Friedrich befolgte den Rat, und darauf nahmen alle gerührten Abschied von Tompaipo; denn obgleich dieser versicherte, unter dem Schutze des Ringes hätten sie nichts mehr zu befürchten, beharrten sie darauf, noch in der Nacht weiterzureisen.
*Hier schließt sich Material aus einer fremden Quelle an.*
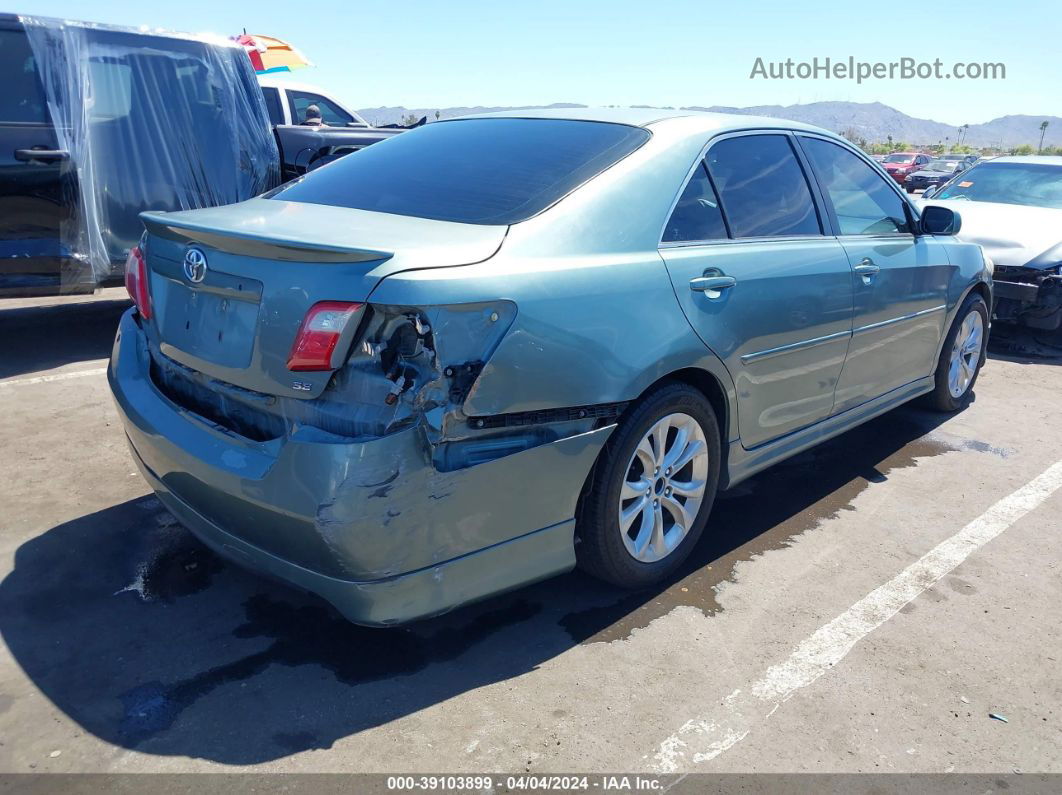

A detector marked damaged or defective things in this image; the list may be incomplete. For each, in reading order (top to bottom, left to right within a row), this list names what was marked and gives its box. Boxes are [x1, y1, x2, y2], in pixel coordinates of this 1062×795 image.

broken taillight [124, 243, 151, 318]
broken taillight [286, 301, 365, 371]
crumpled rear bumper [107, 309, 615, 628]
Etwa eine Stunde nach Blitzhands Entfernung erschienen zwei Indianer mit den hochbepackten Lama, auf deren Rücken auch die drei Affen saßen, und erklärten, die Weißen auf Tompaipos Befehl als Diener zu begleiten, solange sie ihrer bedürften. Der Häuptling hatte Lebensmittel und Geschenke in Menge den Lama aufbürden lassen, ein letztes Zeichen, wie lieb er seine Freunde gewonnen hatte.

Die Indianer aber bezeugten Friedrich eine Verehrung wie keinem ihrer Häuptlinge, sobald sie mit hohem Staunen den Schlangenring an seiner Hand erkannt hatten.